On Bastille Day, the Marseillaise is trumpeted, troops parade beneath grandstands where V.I.P.'s watch the birdie and each other and the president of the republic lays a wreath at the Arc de Triomphe, under the bulging eyes of Rude's sculpted Marianne. This Marianne is so fierce that it was thought prudent, amid the political turmoil of the first part of the 19th century, to decide that her mouth was not contorted in a battle cry but in song, and so she is always called not Marianne but La Marseillaise.
Marianne has caused problems since the Convention in 1792 decided that the official state seal would feature a new goddess in a red hat symbolizing liberty and republican pride.
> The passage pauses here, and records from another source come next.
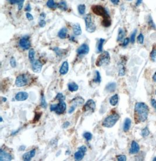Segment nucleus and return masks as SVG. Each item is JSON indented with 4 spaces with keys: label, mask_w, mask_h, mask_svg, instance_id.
Instances as JSON below:
<instances>
[{
    "label": "nucleus",
    "mask_w": 156,
    "mask_h": 161,
    "mask_svg": "<svg viewBox=\"0 0 156 161\" xmlns=\"http://www.w3.org/2000/svg\"><path fill=\"white\" fill-rule=\"evenodd\" d=\"M85 22L86 26V30L87 32L89 33H92V32H95L96 29V26L92 21L91 15L88 14H87L85 17Z\"/></svg>",
    "instance_id": "nucleus-6"
},
{
    "label": "nucleus",
    "mask_w": 156,
    "mask_h": 161,
    "mask_svg": "<svg viewBox=\"0 0 156 161\" xmlns=\"http://www.w3.org/2000/svg\"><path fill=\"white\" fill-rule=\"evenodd\" d=\"M42 69V64L39 60H35L32 62V70L35 73H40Z\"/></svg>",
    "instance_id": "nucleus-13"
},
{
    "label": "nucleus",
    "mask_w": 156,
    "mask_h": 161,
    "mask_svg": "<svg viewBox=\"0 0 156 161\" xmlns=\"http://www.w3.org/2000/svg\"><path fill=\"white\" fill-rule=\"evenodd\" d=\"M30 10H31L30 5V4H28L27 6H26V8H25V11H30Z\"/></svg>",
    "instance_id": "nucleus-50"
},
{
    "label": "nucleus",
    "mask_w": 156,
    "mask_h": 161,
    "mask_svg": "<svg viewBox=\"0 0 156 161\" xmlns=\"http://www.w3.org/2000/svg\"><path fill=\"white\" fill-rule=\"evenodd\" d=\"M124 36V33L122 29H120L119 30V34H118V41H120L123 39V37Z\"/></svg>",
    "instance_id": "nucleus-36"
},
{
    "label": "nucleus",
    "mask_w": 156,
    "mask_h": 161,
    "mask_svg": "<svg viewBox=\"0 0 156 161\" xmlns=\"http://www.w3.org/2000/svg\"><path fill=\"white\" fill-rule=\"evenodd\" d=\"M10 64L12 68H15L17 66L16 60H15V59L13 57H11V59H10Z\"/></svg>",
    "instance_id": "nucleus-40"
},
{
    "label": "nucleus",
    "mask_w": 156,
    "mask_h": 161,
    "mask_svg": "<svg viewBox=\"0 0 156 161\" xmlns=\"http://www.w3.org/2000/svg\"><path fill=\"white\" fill-rule=\"evenodd\" d=\"M95 78L93 80V81L95 83H100L101 82V77L100 72L98 71H95Z\"/></svg>",
    "instance_id": "nucleus-28"
},
{
    "label": "nucleus",
    "mask_w": 156,
    "mask_h": 161,
    "mask_svg": "<svg viewBox=\"0 0 156 161\" xmlns=\"http://www.w3.org/2000/svg\"><path fill=\"white\" fill-rule=\"evenodd\" d=\"M153 160H156V157H155V158H154V159H153Z\"/></svg>",
    "instance_id": "nucleus-57"
},
{
    "label": "nucleus",
    "mask_w": 156,
    "mask_h": 161,
    "mask_svg": "<svg viewBox=\"0 0 156 161\" xmlns=\"http://www.w3.org/2000/svg\"><path fill=\"white\" fill-rule=\"evenodd\" d=\"M71 104L75 106V107H77V106H82L84 103V99L81 97H77L74 98L72 101H71Z\"/></svg>",
    "instance_id": "nucleus-16"
},
{
    "label": "nucleus",
    "mask_w": 156,
    "mask_h": 161,
    "mask_svg": "<svg viewBox=\"0 0 156 161\" xmlns=\"http://www.w3.org/2000/svg\"><path fill=\"white\" fill-rule=\"evenodd\" d=\"M56 99L61 101H64V100L65 99V96L63 95V94L59 93L56 95Z\"/></svg>",
    "instance_id": "nucleus-37"
},
{
    "label": "nucleus",
    "mask_w": 156,
    "mask_h": 161,
    "mask_svg": "<svg viewBox=\"0 0 156 161\" xmlns=\"http://www.w3.org/2000/svg\"><path fill=\"white\" fill-rule=\"evenodd\" d=\"M29 94L28 93L25 91H21L15 95V99L17 101H24L28 99Z\"/></svg>",
    "instance_id": "nucleus-12"
},
{
    "label": "nucleus",
    "mask_w": 156,
    "mask_h": 161,
    "mask_svg": "<svg viewBox=\"0 0 156 161\" xmlns=\"http://www.w3.org/2000/svg\"><path fill=\"white\" fill-rule=\"evenodd\" d=\"M110 60L111 57L110 53L106 51H104L98 57L95 64L97 66L100 67L102 65H105V64H108L110 63Z\"/></svg>",
    "instance_id": "nucleus-3"
},
{
    "label": "nucleus",
    "mask_w": 156,
    "mask_h": 161,
    "mask_svg": "<svg viewBox=\"0 0 156 161\" xmlns=\"http://www.w3.org/2000/svg\"><path fill=\"white\" fill-rule=\"evenodd\" d=\"M66 110V104L64 101H61L58 104H52L50 106V111H54L58 114H61Z\"/></svg>",
    "instance_id": "nucleus-5"
},
{
    "label": "nucleus",
    "mask_w": 156,
    "mask_h": 161,
    "mask_svg": "<svg viewBox=\"0 0 156 161\" xmlns=\"http://www.w3.org/2000/svg\"><path fill=\"white\" fill-rule=\"evenodd\" d=\"M0 119H1V122H3V117H0Z\"/></svg>",
    "instance_id": "nucleus-56"
},
{
    "label": "nucleus",
    "mask_w": 156,
    "mask_h": 161,
    "mask_svg": "<svg viewBox=\"0 0 156 161\" xmlns=\"http://www.w3.org/2000/svg\"><path fill=\"white\" fill-rule=\"evenodd\" d=\"M75 108H76V107L73 105V106L70 108V109H69V112H69V114H71L72 112H73L75 110Z\"/></svg>",
    "instance_id": "nucleus-47"
},
{
    "label": "nucleus",
    "mask_w": 156,
    "mask_h": 161,
    "mask_svg": "<svg viewBox=\"0 0 156 161\" xmlns=\"http://www.w3.org/2000/svg\"><path fill=\"white\" fill-rule=\"evenodd\" d=\"M26 17L27 18V19L29 21H32L34 20V17H33V16L31 15L30 13L29 12H27L26 14Z\"/></svg>",
    "instance_id": "nucleus-44"
},
{
    "label": "nucleus",
    "mask_w": 156,
    "mask_h": 161,
    "mask_svg": "<svg viewBox=\"0 0 156 161\" xmlns=\"http://www.w3.org/2000/svg\"><path fill=\"white\" fill-rule=\"evenodd\" d=\"M69 63L67 61H65L62 64V65L60 69V73L61 75H65L67 74L69 72Z\"/></svg>",
    "instance_id": "nucleus-18"
},
{
    "label": "nucleus",
    "mask_w": 156,
    "mask_h": 161,
    "mask_svg": "<svg viewBox=\"0 0 156 161\" xmlns=\"http://www.w3.org/2000/svg\"><path fill=\"white\" fill-rule=\"evenodd\" d=\"M116 87V85L115 83H109L106 86V90L109 91V92H113L115 90Z\"/></svg>",
    "instance_id": "nucleus-24"
},
{
    "label": "nucleus",
    "mask_w": 156,
    "mask_h": 161,
    "mask_svg": "<svg viewBox=\"0 0 156 161\" xmlns=\"http://www.w3.org/2000/svg\"><path fill=\"white\" fill-rule=\"evenodd\" d=\"M41 106L43 108H46L47 106H48V104H47V102L46 101L45 97L43 94L42 95V99H41Z\"/></svg>",
    "instance_id": "nucleus-35"
},
{
    "label": "nucleus",
    "mask_w": 156,
    "mask_h": 161,
    "mask_svg": "<svg viewBox=\"0 0 156 161\" xmlns=\"http://www.w3.org/2000/svg\"><path fill=\"white\" fill-rule=\"evenodd\" d=\"M25 148H26V147H25V146L22 145V146H21V147H20V151H24V150H25Z\"/></svg>",
    "instance_id": "nucleus-52"
},
{
    "label": "nucleus",
    "mask_w": 156,
    "mask_h": 161,
    "mask_svg": "<svg viewBox=\"0 0 156 161\" xmlns=\"http://www.w3.org/2000/svg\"><path fill=\"white\" fill-rule=\"evenodd\" d=\"M118 94H115L112 97H111V98L110 99V102L111 106H115L117 105L118 102Z\"/></svg>",
    "instance_id": "nucleus-25"
},
{
    "label": "nucleus",
    "mask_w": 156,
    "mask_h": 161,
    "mask_svg": "<svg viewBox=\"0 0 156 161\" xmlns=\"http://www.w3.org/2000/svg\"><path fill=\"white\" fill-rule=\"evenodd\" d=\"M140 150V147L139 144L134 141H132L131 144V148L129 150V152L131 154H134L139 152Z\"/></svg>",
    "instance_id": "nucleus-17"
},
{
    "label": "nucleus",
    "mask_w": 156,
    "mask_h": 161,
    "mask_svg": "<svg viewBox=\"0 0 156 161\" xmlns=\"http://www.w3.org/2000/svg\"><path fill=\"white\" fill-rule=\"evenodd\" d=\"M85 5L84 4H80L79 7H78V9H79V12L80 13V14L81 15H84L85 12Z\"/></svg>",
    "instance_id": "nucleus-31"
},
{
    "label": "nucleus",
    "mask_w": 156,
    "mask_h": 161,
    "mask_svg": "<svg viewBox=\"0 0 156 161\" xmlns=\"http://www.w3.org/2000/svg\"><path fill=\"white\" fill-rule=\"evenodd\" d=\"M153 79L154 82H156V72L154 73L153 77Z\"/></svg>",
    "instance_id": "nucleus-54"
},
{
    "label": "nucleus",
    "mask_w": 156,
    "mask_h": 161,
    "mask_svg": "<svg viewBox=\"0 0 156 161\" xmlns=\"http://www.w3.org/2000/svg\"><path fill=\"white\" fill-rule=\"evenodd\" d=\"M129 1H130V0H129Z\"/></svg>",
    "instance_id": "nucleus-58"
},
{
    "label": "nucleus",
    "mask_w": 156,
    "mask_h": 161,
    "mask_svg": "<svg viewBox=\"0 0 156 161\" xmlns=\"http://www.w3.org/2000/svg\"><path fill=\"white\" fill-rule=\"evenodd\" d=\"M83 137L87 141H91L92 138V135L91 133H89V132H86L83 135Z\"/></svg>",
    "instance_id": "nucleus-33"
},
{
    "label": "nucleus",
    "mask_w": 156,
    "mask_h": 161,
    "mask_svg": "<svg viewBox=\"0 0 156 161\" xmlns=\"http://www.w3.org/2000/svg\"><path fill=\"white\" fill-rule=\"evenodd\" d=\"M11 4H18V9L21 10L23 7V4L25 0H9Z\"/></svg>",
    "instance_id": "nucleus-22"
},
{
    "label": "nucleus",
    "mask_w": 156,
    "mask_h": 161,
    "mask_svg": "<svg viewBox=\"0 0 156 161\" xmlns=\"http://www.w3.org/2000/svg\"><path fill=\"white\" fill-rule=\"evenodd\" d=\"M136 30H135L133 32V34L131 35V38H130V41L132 43H134L135 41V37H136Z\"/></svg>",
    "instance_id": "nucleus-43"
},
{
    "label": "nucleus",
    "mask_w": 156,
    "mask_h": 161,
    "mask_svg": "<svg viewBox=\"0 0 156 161\" xmlns=\"http://www.w3.org/2000/svg\"><path fill=\"white\" fill-rule=\"evenodd\" d=\"M35 154H36V150L35 149L31 150L30 151L24 154L22 156L23 160L25 161H29L35 156Z\"/></svg>",
    "instance_id": "nucleus-14"
},
{
    "label": "nucleus",
    "mask_w": 156,
    "mask_h": 161,
    "mask_svg": "<svg viewBox=\"0 0 156 161\" xmlns=\"http://www.w3.org/2000/svg\"><path fill=\"white\" fill-rule=\"evenodd\" d=\"M96 108L95 101L92 99L88 100L84 106V111L86 112H93Z\"/></svg>",
    "instance_id": "nucleus-9"
},
{
    "label": "nucleus",
    "mask_w": 156,
    "mask_h": 161,
    "mask_svg": "<svg viewBox=\"0 0 156 161\" xmlns=\"http://www.w3.org/2000/svg\"><path fill=\"white\" fill-rule=\"evenodd\" d=\"M57 7L62 10H64V11H66L67 9V6L66 3L65 1H62L60 3H58L57 4Z\"/></svg>",
    "instance_id": "nucleus-29"
},
{
    "label": "nucleus",
    "mask_w": 156,
    "mask_h": 161,
    "mask_svg": "<svg viewBox=\"0 0 156 161\" xmlns=\"http://www.w3.org/2000/svg\"><path fill=\"white\" fill-rule=\"evenodd\" d=\"M137 41L138 42L140 43H141L142 44L143 43V41H144V37L143 35L142 34H140L138 37H137Z\"/></svg>",
    "instance_id": "nucleus-42"
},
{
    "label": "nucleus",
    "mask_w": 156,
    "mask_h": 161,
    "mask_svg": "<svg viewBox=\"0 0 156 161\" xmlns=\"http://www.w3.org/2000/svg\"><path fill=\"white\" fill-rule=\"evenodd\" d=\"M120 116L118 114H113L109 116L104 120L102 126L105 128H112L116 124Z\"/></svg>",
    "instance_id": "nucleus-2"
},
{
    "label": "nucleus",
    "mask_w": 156,
    "mask_h": 161,
    "mask_svg": "<svg viewBox=\"0 0 156 161\" xmlns=\"http://www.w3.org/2000/svg\"><path fill=\"white\" fill-rule=\"evenodd\" d=\"M105 42V39L101 38L99 41V43L98 46V52H102V47H103V44Z\"/></svg>",
    "instance_id": "nucleus-32"
},
{
    "label": "nucleus",
    "mask_w": 156,
    "mask_h": 161,
    "mask_svg": "<svg viewBox=\"0 0 156 161\" xmlns=\"http://www.w3.org/2000/svg\"><path fill=\"white\" fill-rule=\"evenodd\" d=\"M150 134V131L149 130V129L146 127L143 130H142V136L143 137H147Z\"/></svg>",
    "instance_id": "nucleus-38"
},
{
    "label": "nucleus",
    "mask_w": 156,
    "mask_h": 161,
    "mask_svg": "<svg viewBox=\"0 0 156 161\" xmlns=\"http://www.w3.org/2000/svg\"><path fill=\"white\" fill-rule=\"evenodd\" d=\"M20 45L25 50H28L30 47V42L29 40V37L25 36L22 37L20 41Z\"/></svg>",
    "instance_id": "nucleus-10"
},
{
    "label": "nucleus",
    "mask_w": 156,
    "mask_h": 161,
    "mask_svg": "<svg viewBox=\"0 0 156 161\" xmlns=\"http://www.w3.org/2000/svg\"><path fill=\"white\" fill-rule=\"evenodd\" d=\"M132 124V121L130 118H127L124 120V124H123V131L124 132H127L130 128Z\"/></svg>",
    "instance_id": "nucleus-20"
},
{
    "label": "nucleus",
    "mask_w": 156,
    "mask_h": 161,
    "mask_svg": "<svg viewBox=\"0 0 156 161\" xmlns=\"http://www.w3.org/2000/svg\"><path fill=\"white\" fill-rule=\"evenodd\" d=\"M87 148L85 146L82 145L79 148V151L74 154V159L75 160H81L85 155V153L87 152Z\"/></svg>",
    "instance_id": "nucleus-8"
},
{
    "label": "nucleus",
    "mask_w": 156,
    "mask_h": 161,
    "mask_svg": "<svg viewBox=\"0 0 156 161\" xmlns=\"http://www.w3.org/2000/svg\"><path fill=\"white\" fill-rule=\"evenodd\" d=\"M151 103H152L153 106V107L155 108V110H156V101L154 100H152Z\"/></svg>",
    "instance_id": "nucleus-51"
},
{
    "label": "nucleus",
    "mask_w": 156,
    "mask_h": 161,
    "mask_svg": "<svg viewBox=\"0 0 156 161\" xmlns=\"http://www.w3.org/2000/svg\"><path fill=\"white\" fill-rule=\"evenodd\" d=\"M3 101L4 102L6 101H7V99H6V98H3Z\"/></svg>",
    "instance_id": "nucleus-55"
},
{
    "label": "nucleus",
    "mask_w": 156,
    "mask_h": 161,
    "mask_svg": "<svg viewBox=\"0 0 156 161\" xmlns=\"http://www.w3.org/2000/svg\"><path fill=\"white\" fill-rule=\"evenodd\" d=\"M39 26L40 27L43 28V27H44L46 25V22H45V21L44 20H40V21H39Z\"/></svg>",
    "instance_id": "nucleus-45"
},
{
    "label": "nucleus",
    "mask_w": 156,
    "mask_h": 161,
    "mask_svg": "<svg viewBox=\"0 0 156 161\" xmlns=\"http://www.w3.org/2000/svg\"><path fill=\"white\" fill-rule=\"evenodd\" d=\"M89 52V47L88 45L84 43L78 48L77 52L79 55H87Z\"/></svg>",
    "instance_id": "nucleus-11"
},
{
    "label": "nucleus",
    "mask_w": 156,
    "mask_h": 161,
    "mask_svg": "<svg viewBox=\"0 0 156 161\" xmlns=\"http://www.w3.org/2000/svg\"><path fill=\"white\" fill-rule=\"evenodd\" d=\"M92 11L95 14L101 16L104 18V19H107V18H110V15H108L107 11L105 10V9L102 7L101 5H93L91 8Z\"/></svg>",
    "instance_id": "nucleus-4"
},
{
    "label": "nucleus",
    "mask_w": 156,
    "mask_h": 161,
    "mask_svg": "<svg viewBox=\"0 0 156 161\" xmlns=\"http://www.w3.org/2000/svg\"><path fill=\"white\" fill-rule=\"evenodd\" d=\"M119 75L120 76H123L125 74V68L123 64H119Z\"/></svg>",
    "instance_id": "nucleus-27"
},
{
    "label": "nucleus",
    "mask_w": 156,
    "mask_h": 161,
    "mask_svg": "<svg viewBox=\"0 0 156 161\" xmlns=\"http://www.w3.org/2000/svg\"><path fill=\"white\" fill-rule=\"evenodd\" d=\"M102 24L105 27H109L111 24V18H107V19H104V20L102 22Z\"/></svg>",
    "instance_id": "nucleus-30"
},
{
    "label": "nucleus",
    "mask_w": 156,
    "mask_h": 161,
    "mask_svg": "<svg viewBox=\"0 0 156 161\" xmlns=\"http://www.w3.org/2000/svg\"><path fill=\"white\" fill-rule=\"evenodd\" d=\"M111 2H112L114 4H115V5L118 4V3H119V0H111Z\"/></svg>",
    "instance_id": "nucleus-49"
},
{
    "label": "nucleus",
    "mask_w": 156,
    "mask_h": 161,
    "mask_svg": "<svg viewBox=\"0 0 156 161\" xmlns=\"http://www.w3.org/2000/svg\"><path fill=\"white\" fill-rule=\"evenodd\" d=\"M79 86L78 85H77L75 83H70L68 85V89L69 90L71 91V92H74V91H77L78 90H79Z\"/></svg>",
    "instance_id": "nucleus-23"
},
{
    "label": "nucleus",
    "mask_w": 156,
    "mask_h": 161,
    "mask_svg": "<svg viewBox=\"0 0 156 161\" xmlns=\"http://www.w3.org/2000/svg\"><path fill=\"white\" fill-rule=\"evenodd\" d=\"M35 52L34 49H30L29 51V58L32 63L35 61Z\"/></svg>",
    "instance_id": "nucleus-26"
},
{
    "label": "nucleus",
    "mask_w": 156,
    "mask_h": 161,
    "mask_svg": "<svg viewBox=\"0 0 156 161\" xmlns=\"http://www.w3.org/2000/svg\"><path fill=\"white\" fill-rule=\"evenodd\" d=\"M150 57L153 61L154 62L156 61V47H154L153 49L152 52H151Z\"/></svg>",
    "instance_id": "nucleus-34"
},
{
    "label": "nucleus",
    "mask_w": 156,
    "mask_h": 161,
    "mask_svg": "<svg viewBox=\"0 0 156 161\" xmlns=\"http://www.w3.org/2000/svg\"><path fill=\"white\" fill-rule=\"evenodd\" d=\"M117 159L119 161H125L126 160V156L125 155H118L117 156Z\"/></svg>",
    "instance_id": "nucleus-41"
},
{
    "label": "nucleus",
    "mask_w": 156,
    "mask_h": 161,
    "mask_svg": "<svg viewBox=\"0 0 156 161\" xmlns=\"http://www.w3.org/2000/svg\"><path fill=\"white\" fill-rule=\"evenodd\" d=\"M69 125H70V122H68V121H66V122H65V123L63 124V128H67Z\"/></svg>",
    "instance_id": "nucleus-48"
},
{
    "label": "nucleus",
    "mask_w": 156,
    "mask_h": 161,
    "mask_svg": "<svg viewBox=\"0 0 156 161\" xmlns=\"http://www.w3.org/2000/svg\"><path fill=\"white\" fill-rule=\"evenodd\" d=\"M67 29L66 28H62L58 33V36L60 39H65L66 38L67 36Z\"/></svg>",
    "instance_id": "nucleus-21"
},
{
    "label": "nucleus",
    "mask_w": 156,
    "mask_h": 161,
    "mask_svg": "<svg viewBox=\"0 0 156 161\" xmlns=\"http://www.w3.org/2000/svg\"><path fill=\"white\" fill-rule=\"evenodd\" d=\"M28 83V80L25 74L18 76L15 80V85L18 87H22L26 86Z\"/></svg>",
    "instance_id": "nucleus-7"
},
{
    "label": "nucleus",
    "mask_w": 156,
    "mask_h": 161,
    "mask_svg": "<svg viewBox=\"0 0 156 161\" xmlns=\"http://www.w3.org/2000/svg\"><path fill=\"white\" fill-rule=\"evenodd\" d=\"M129 42V38H126V39H124L123 42V46H126L128 45Z\"/></svg>",
    "instance_id": "nucleus-46"
},
{
    "label": "nucleus",
    "mask_w": 156,
    "mask_h": 161,
    "mask_svg": "<svg viewBox=\"0 0 156 161\" xmlns=\"http://www.w3.org/2000/svg\"><path fill=\"white\" fill-rule=\"evenodd\" d=\"M12 156L9 154L4 151L3 149L0 150V160H11Z\"/></svg>",
    "instance_id": "nucleus-15"
},
{
    "label": "nucleus",
    "mask_w": 156,
    "mask_h": 161,
    "mask_svg": "<svg viewBox=\"0 0 156 161\" xmlns=\"http://www.w3.org/2000/svg\"><path fill=\"white\" fill-rule=\"evenodd\" d=\"M47 6L50 8H53L55 7V3L54 0H48V3H47Z\"/></svg>",
    "instance_id": "nucleus-39"
},
{
    "label": "nucleus",
    "mask_w": 156,
    "mask_h": 161,
    "mask_svg": "<svg viewBox=\"0 0 156 161\" xmlns=\"http://www.w3.org/2000/svg\"><path fill=\"white\" fill-rule=\"evenodd\" d=\"M149 108L143 103H137L134 107V117L137 122H144L147 118Z\"/></svg>",
    "instance_id": "nucleus-1"
},
{
    "label": "nucleus",
    "mask_w": 156,
    "mask_h": 161,
    "mask_svg": "<svg viewBox=\"0 0 156 161\" xmlns=\"http://www.w3.org/2000/svg\"><path fill=\"white\" fill-rule=\"evenodd\" d=\"M73 30L74 35L79 36L82 34V30L79 24H75L73 26Z\"/></svg>",
    "instance_id": "nucleus-19"
},
{
    "label": "nucleus",
    "mask_w": 156,
    "mask_h": 161,
    "mask_svg": "<svg viewBox=\"0 0 156 161\" xmlns=\"http://www.w3.org/2000/svg\"><path fill=\"white\" fill-rule=\"evenodd\" d=\"M142 3V0H137V3H136V5H139L140 4Z\"/></svg>",
    "instance_id": "nucleus-53"
}]
</instances>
A subject of contention from the start — Danton didn't want her, Marat did — the story of Marianne is pocket French history, as Jean-Michel Renault shows in his bulky new biography, "Les Fées de la Republique." While Uncle Sam and John Bull are relatatively immutable, Marianne follows political fashion: "Like a Barbie doll she has many outfits," Renault writes.
The one constant is the red Phrygian bonnet, worn by rebelling slaves in ancient Rome and by French streetwives in the uprising of 1789. She is accessorized by a republican pike, scales of justice and sheaves of wheat, causing a confusion with the goddess Ceres and, often, Masonic symbols, since the Masons were among the first to adopt her while the church disapproved of Marianne as a sign of secular republicanism.
Her bust has replaced the crucifix or statue of the Virgin in public schools and town halls. Although not obliged to by law, most of the mayors of France's 36,000 towns, villages and communes display a plaster mail-order Marianne.
If she has been disputed on religious grounds, there have also been those who find Marianne a little too, well, common, with her somewhat bared breasts and robust stances. The great painting by Delacroix, "Liberty Leading the People," was found vulgar: gross, people said, with her smudgy skin and the hair under her uplifted arm.